We currently live in 1400sqft a good chunk of which is bedrooms upstairs. We do not have a backyard. It is also currently pouring rain outside so any playground I could walk to is out. We are stuck inside. For two children who have some sensory needs this is hard. We broke down our big indoor trampoline a month ago to get ready for the move. We now have a small one that is not the same. A needs space. She likes to run. She enjoys being outside. Once this week is over we enter into that terrible in between where everything will be different, crazy, hectic, chaotic, you get it. The end result will be wonderful. A bigger house, a backyard but getting there is going to be hard. Change is hard.
J is smart. Intuitive. He knows changes are coming. He’s been aggressive. More so than usual. He has no constructive outlet. That’s a work in progress. He’s been moodier and defiant. I’ve been making small changes to help him adjust. In less than two weeks, my parents will be here and the kids and I will be making the trek to Georgia without my husband and just a Uhaul. We bought a house!! Crazy. For three days it will be my parents, the kids, 2 cats and me making our way down south. Another adventure.
There will be lots of new things. J was 2 when we moved to Boston. A was 8 weeks. E was born here. This is the only home A has ever known. Where J made so much progress. Where we established. It’s the first place J and A went to school. Where I watched A make friends. Grow. J learned some signs. Started vocalizing more. Acquired his ACC device. We made great friends. Had wonderful therapists. It’ll be completely bittersweet to move on. Since I left my parents house at 21, this house and this place has been the longest I’ve been in one location. I’m 34 now. 3.5 years we’ve been here. J completed and graduated from preschool here. I’ve enjoyed the community that this base had. Being able to walk everywhere.
When I married Mr. J, he had already been in the military for 7 years. I married into the military. When I said yes, I knew what that entailed. I knew there would be separations. Moves. Changes all the time. I knew we’d more than likely never live in one place more than 3 years. That we’d be at the whim of the army (never has that been more evident then in this move). I knew that friendships would be transient. That we’d say hello and goodbye almost in the same breath. That we’d probably never live near family. That the military community would become your family. That you’d cultivate a tribe of people who became your emergency contacts and swapped date nights.

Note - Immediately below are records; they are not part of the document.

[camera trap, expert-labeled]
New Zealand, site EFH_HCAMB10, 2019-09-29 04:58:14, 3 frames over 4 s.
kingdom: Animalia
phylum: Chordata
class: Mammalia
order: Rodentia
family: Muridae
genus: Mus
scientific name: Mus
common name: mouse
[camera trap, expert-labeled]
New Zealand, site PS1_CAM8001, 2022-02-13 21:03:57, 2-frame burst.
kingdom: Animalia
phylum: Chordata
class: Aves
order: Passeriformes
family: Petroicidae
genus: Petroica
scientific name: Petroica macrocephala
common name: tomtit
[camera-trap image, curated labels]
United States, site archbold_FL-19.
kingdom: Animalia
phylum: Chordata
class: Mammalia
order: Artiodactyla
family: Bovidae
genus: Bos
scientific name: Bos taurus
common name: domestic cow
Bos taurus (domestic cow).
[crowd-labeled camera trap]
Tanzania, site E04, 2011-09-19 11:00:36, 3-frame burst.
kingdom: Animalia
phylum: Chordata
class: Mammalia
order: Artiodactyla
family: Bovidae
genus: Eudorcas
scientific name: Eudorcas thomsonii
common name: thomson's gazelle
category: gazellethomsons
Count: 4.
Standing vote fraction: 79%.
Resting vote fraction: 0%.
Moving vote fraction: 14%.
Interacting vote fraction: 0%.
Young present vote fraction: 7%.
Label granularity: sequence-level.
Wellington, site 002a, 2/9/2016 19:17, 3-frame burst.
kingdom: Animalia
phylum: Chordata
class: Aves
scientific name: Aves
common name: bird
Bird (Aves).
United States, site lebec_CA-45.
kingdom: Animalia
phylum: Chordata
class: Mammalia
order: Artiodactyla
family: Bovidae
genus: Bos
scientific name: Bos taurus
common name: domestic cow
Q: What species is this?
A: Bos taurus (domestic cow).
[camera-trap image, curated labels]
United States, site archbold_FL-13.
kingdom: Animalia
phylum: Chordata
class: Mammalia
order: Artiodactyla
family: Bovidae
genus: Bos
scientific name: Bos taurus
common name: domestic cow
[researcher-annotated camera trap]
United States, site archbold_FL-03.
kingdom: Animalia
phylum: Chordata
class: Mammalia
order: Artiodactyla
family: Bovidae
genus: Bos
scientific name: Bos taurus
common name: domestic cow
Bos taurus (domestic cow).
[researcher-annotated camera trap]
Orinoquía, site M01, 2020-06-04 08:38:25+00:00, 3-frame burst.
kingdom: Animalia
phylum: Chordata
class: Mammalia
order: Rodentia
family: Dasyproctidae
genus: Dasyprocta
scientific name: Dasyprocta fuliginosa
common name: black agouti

The tribe you build becomes even more important when you bring special needs into it. You don’t just let anyone watch your kids. Be the school emergency contacts. When you don’t have immediate family around you create one. I’ve learned this over the last 3.5 years. When you move, you leave your current tribe behind and have to create a new one. You become adept at making friends quickly. You navigate your new city and base efficiently. You don’t have time to do things slowly.
When you have an autistic child, change and adaptability is hard. Military life is hard. You’re asking them to adjust and adapt quickly. Form new routines quickly. New relationships quickly. It’s not easy. J loves several of his therapists. He’ll do things for them that he won’t do for others. He’s going to have to form new bonds with new people. Change is hard.
So as I sit here and reflect on all the changes happening ahead, I send a prayer up, giving me patience and strength to help my kids navigate, especially J. To make this move as easy as possible. As fun as possible. Because when you’re in the military, everything is an adventure and you have to look on the bright side every day.